Anna’s hands traced across the gilded lettering on a book cover. She loved David’s cabin. It had a wood-burning stove in the front room, an old sofa and even older chair, and books. Short and fat books, long skinny books, books about history and kings. When she had thought David might ask her to marry him, Anna had decided she would say yes on the basis of his library. David was the same age Anna’s father had been years ago when he died after falling from a ladder, but not very much like her father.
Anna’s father had been warm and jovial, but plagued by fits of madness. He was often so happy that it alarmed Anna, who did the best she could to look after her father. Anna’s mother had died in childbirth, a story Anna had read about in detail in the midwife’s journals. By contrast, David seldom smiled. He had lived as a bachelor since the death of his wife and child in a terrible birth. Some said he blamed Joanna, though Anna knew from reading the journals that there was nothing Joanna could have done. The cord had wrapped around the baby’s neck in the womb, and his mother was small and frail and did not survive. Under Joanna’s care most women and babies survived these days. But since the loss of his family, David had been cordial but cold toward Joanna.
“Hello child,” Joanna’s voice called out. Anna stood from her gardening to open the garden gate for Joanna. “Make me some tea and we’ll talk, shall we?”
Anna’s hands carried out the practiced motions of making tea while she listened to Joanna talk. “Mary’s babe is growing well. She has fat toes.” Joanna smiled. She loved babies, truly loved them, yet could never have one of her own because she was the midwife. Anna wondered how much that had cost her. “And of course, Sarah is expecting in the next weeks. I hope this one knows how to be born in the afternoon.”
Anna smiled and handed a mug to her dear friend and mentor. “Do you know what’s to become of the minister’s house?” she asked. She poured sugar into her cup and spilled some on the table in the process.
“Well the new minister shall live there, of course.” Joanna answered. “Lisette is to move in with her daughter’s family. They’ve an attic room for her.” Poor Lisette, having to leave the only home she’d known since leaving her father’s household as a young woman, the home where she’d raised her children and lost one, the home her husband lived and died in. She would not be moving far – just a half mile down the road. But she would be a perpetual guest in her son-in-law’s home and never the lady of her own house again.

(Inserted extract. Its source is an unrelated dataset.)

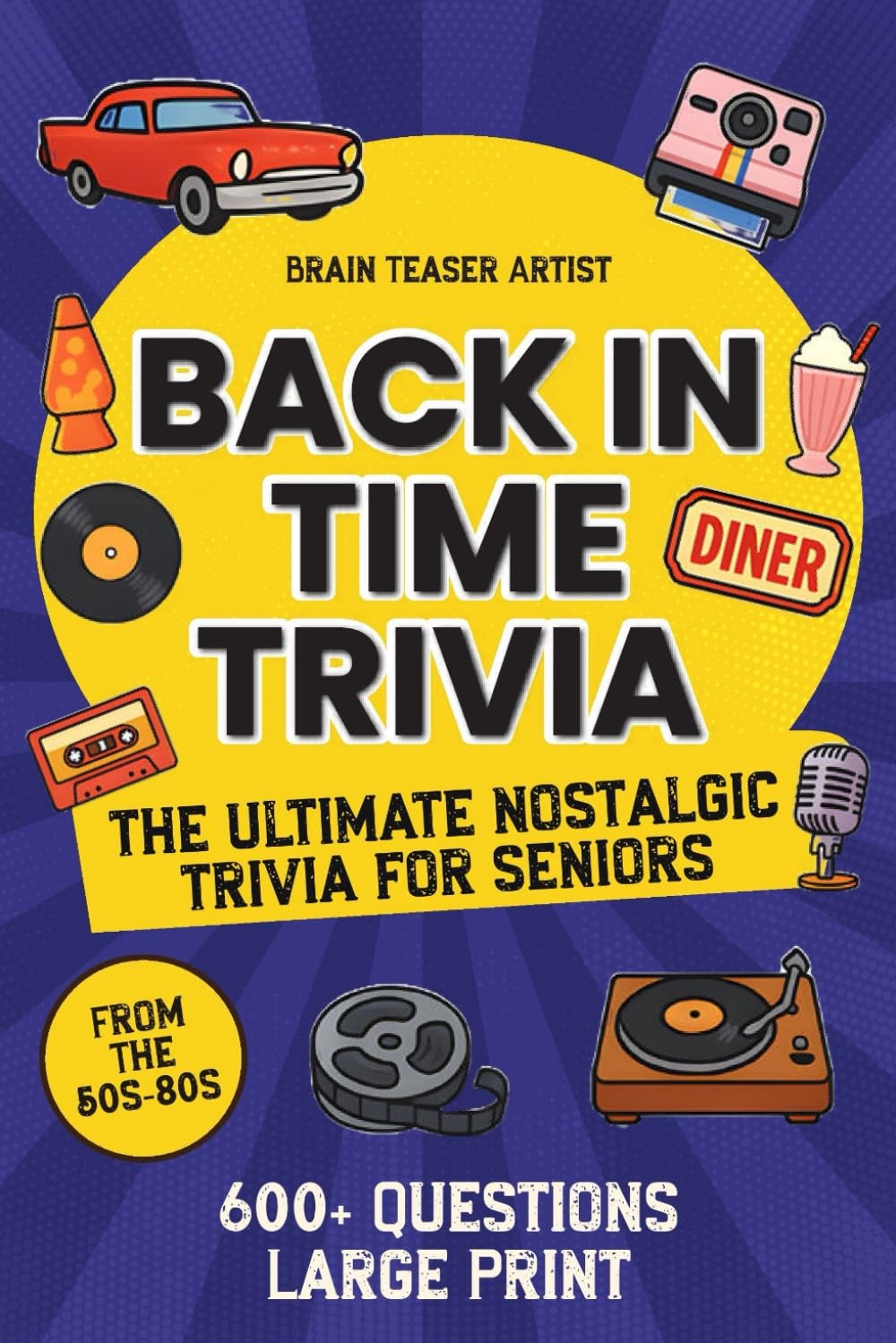 BACK IN TIME TRIVIA: The Ultimate Nostalgic Trivia for Seniors Large Print with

“Do we know yet, who the new minister will be?” Anna asked while keeping her eyes down, her fingers tracing through the grains of sugar sketching patterns.
“Oh the men will decide. They’ve been in conference with Peter and David and should make up their minds soon. Don’t worry child, it’s only been a few days. We’ll have certainty again soon.” Anna nodded. It wasn’t uncertainty that plagued her thoughts, but worry that neither Peter nor David would do the job like Micah had, with cheerful grace and somber compassion.
Peter was a nice man – Anna had to keep herself from thinking “boy”. He was young, a few years younger than Anna, and most people in the community still saw him as the barefoot boy catching bullfrogs he had once been. David was less exuberant and joyful, but more thoughtful and calculating. He had already been exposed to the wider world’s sins through his books, and could probably handle the dealings for the community.
“Now enough of that gossip,” Joanna said. “It’s time to review your herbs. What would you give me for an upset stomach?”